Title: Night Falls, But Day Breaks
Author:
anguis_1Rating: PG-13
Summary: Quiet moments are few and far between for Bobby and Alex.
Disclaimer: The characters and universe of Law & Order: Criminal Intent belong to Dick Wolf, NBC, USA, etc. No copyright or trademark infringement is intended.
Author's Note: Set in the general timeline of early Season 8, but no references to any of those episodes. Written for the
ci_fans_unite May Challenge.
Night Falls, But Day Breaks
The first rays of dawn glow insistently against her lids, demanding entrance. Alex scrunches her eyes even tighter shut and tries to pretend that she is four again, when everything she wasn't touching winked out of existence the moment she closed her eyes. Morning always comes too early in her opinion, and today she'd give anything to be able to tuck the sun back under the horizon.
She's spooned up against Bobby's back (and maybe the term doesn't apply exactly, because she's a delicate teaspoon and he's a long-handled ladle, but somehow they fit). Her nose is squished almost painfully into his shoulder blade, and so she's blissfully surrounded by his scent, even if her septum won't thank her for it later.
She's hooked one leg over his thighs and imagines she looks like a starfish wrapped tightly around an outcropping of rock, trying not to be washed away by the current. She snorts and clutches him tighter. It figures it would be Bobby who makes her feel like a slimy, oozing sea creature that thrusts its stomach outside its body to digest large prey. (A fact to which he had enlightened her only the other day, and which has nearly ruined her childhood image of cheerful orange stars frolicking merrily on the ocean floor in the company of bright corals and wide-eyed fish; luckily, she managed to distract him before he blithely plunged into a graphic discussion of the sexual habits of seahorses. When they first were partnered, it didn't take her long to realize that he got a kick out of grossing her out. Sometimes she plays along now just to coax that gleeful grin out into the open, a rarity these days that's usually worth nearly losing her lunch.)

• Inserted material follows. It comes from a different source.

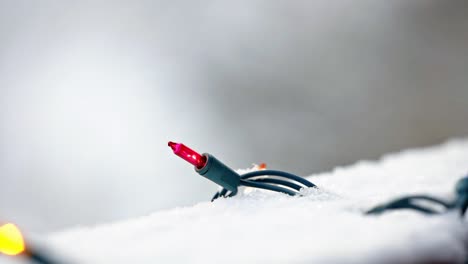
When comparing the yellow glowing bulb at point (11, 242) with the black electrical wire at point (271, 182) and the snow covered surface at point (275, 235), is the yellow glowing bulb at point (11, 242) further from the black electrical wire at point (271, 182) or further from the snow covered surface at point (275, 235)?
the black electrical wire at point (271, 182)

Her fingers tangle in his hair. She doesn't have to look to know there are fewer black curls amid the white than there were last year or even last month. Releasing her grip, she lightly outlines the curve of his ear and tugs gently on the lobe and longs to murmur soft endearments. She knows sharp words, caustic words, words that wound. (And, yes, she has used them on him, and there are only three things in this world that hurt worse than that incredulous twist of betrayal that only lately has faded from his face.) "I love you" has never come easy for her, and even now it lodges in her throat, and her tongue lies thick and heavy and silent.
Her palm cups his cheek, two days of stubble prickling rough against her skin, and she lingers there, letting her thumb stroke back and forth just to hear the whisper of nascent bristles along his jaw. There are days when she itches to ambush him with a razor, but this isn't one of them.
She squeezes his shoulder and moves on to drape an arm around his waist, her hand curving protectively over his belly. She doesn't mind the weight nearly as much as she would've thought eight years ago; he's built for it, and it's strangely comfortable (and, though she'd never admit it to her sister or her female colleagues or the kindly old lady next door who still nudges her toward wildly unsuitable, wiry young men in the hopes that she'll 'settle down' again, his heft and his height send sharp thrills twanging through her tangled heartstrings--and other places less sentimental and even less mentionable).
Thump, thump, thump.
"Sir, you have to let us come in now!"
Ross readjusts the angle of his shoulder against the door and stares through the grimy window into the rising sun (anywhere but the corner that draws his gaze like a ten-car pile-up).
He'll take the rap for obstructing the CSIs and tampering with a crime scene, and do it without protest. It's too late for anything else, and he owes them this much.
Two of his best detectives (but now, best or worst or mediocre, it matters only that they're his) are curled together on a concrete floor, one with a rapidly falling liver temp and a ragged .45 hole in his chest and the other clinging to him silently, her tender gestures so intimate it seems a sacrilege even to witness.
He's doing all he can to defer the inevitable separation. The men and women outside the door are some of New York's finest, though, and they'll stop at nothing (not even the captain of Major Case Squad) to maintain the integrity of their evidence. If it were any other body than his, any other grief-stricken woman than her, anyone else's fault but his own, he'd swell with pride at their persistence and dedication.
As it is, he can hear someone shouting for a battering ram.
He's never had Goren's intuition--never wanted it when he saw the baggage that came with it--but somehow he knows she's going to break with the hinges on the door. She'll shatter so completely that no department-mandated psychiatrist, no solicitous grief counselor, no guilt-stricken captain or well-meaning family will ever be able to piece her together again, and the cold certainty of this knowledge nearly buckles his knees as the door shudders under the first blow.
He's had blood on his hands before, but never has it been so red.